> **SELEÇÃO**
* * * *

QUAL O PERCENTUAL QUE A CONSTRUTORA PODE RETER DO CONSUMIDOR NO CASO DE DISTRATO DO CONTRATO?

A recessão econômica que o Brasil esta vivendo nestes últimos dois anos tem acarretado diversos problemas para os brasileiros que adquiriram imóveis na planta, diretamente com as construtoras.

Estes consumidores, em decorrência da crise, tiveram seus financiamentos negados pelas Instituições Financeiras ou perderam o emprego ou se viram incapacitados de pagarem as prestados e, portanto, necessitaram rescindir o contrato e devolver o imóvel a construtora.

Porém, ao optarem pelo distrato do contrato junto à construtora, se depararam com outro problema, a multa contratual cobrada pelas construtoras, ou seja, o valor que as construtoras retém dos pagamentos efetuados pelos consumidores, a título de multa.

Segundo a agência de classificação de riscos Fitch, em pesquisa realizada com nove construtoras, foram constatados números assustadores, de cada 100 imóveis vendidos, 41 foram devolvidos de janeiro a setembro de 2015, sendo que em anos anteriores esse número não passava de 10%. Para 2016 a expectativa é de que o número de desistências ultrapasse os 50%.

O contrato de promessa de compra e venda firmado com as construtoras estabelece diversas cláusulas abusivas e ilegais, principalmente no caso de distrato contratual, o qual há cláusulas que preveem até 90% de retenção contratual.

Cuida-se de saber no presente artigo se, rescindido o contrato de promessa de compra e venda de imóvel, celebrado diretamente com a construtora/incorporadora, as parcelas pagas devem ser restituídas de imediato ou poderá ser devolvido somente ao término da obra e se a construtora/incorporadora pode reter, a título de multa, algum valor do comprador e qual é o percentual legal para retenção.

* * * *

> **O PROBLEMA**
Repita, sem nenhuma alteração, a passagem do texto sobre o distrato de imóveis comprados na planta que vai de "Porém, ao optarem" a "de retenção contratual.".

* * * *

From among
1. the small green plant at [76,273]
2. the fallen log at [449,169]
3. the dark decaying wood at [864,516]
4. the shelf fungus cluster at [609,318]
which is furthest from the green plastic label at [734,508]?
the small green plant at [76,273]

* * * *

> **RESOLUÇÃO**
Porém, ao optarem pelo distrato do contrato junto à construtora, se depararam com outro problema, a multa contratual cobrada pelas construtoras, ou seja, o valor que as construtoras retém dos pagamentos efetuados pelos consumidores, a título de multa.

Segundo a agência de classificação de riscos Fitch, em pesquisa realizada com nove construtoras, foram constatados números assustadores, de cada 100 imóveis vendidos, 41 foram devolvidos de janeiro a setembro de 2015, sendo que em anos anteriores esse número não passava de 10%. Para 2016 a expectativa é de que o número de desistências ultrapasse os 50%.

O contrato de promessa de compra e venda firmado com as construtoras estabelece diversas cláusulas abusivas e ilegais, principalmente no caso de distrato contratual, o qual há cláusulas que preveem até 90% de retenção contratual.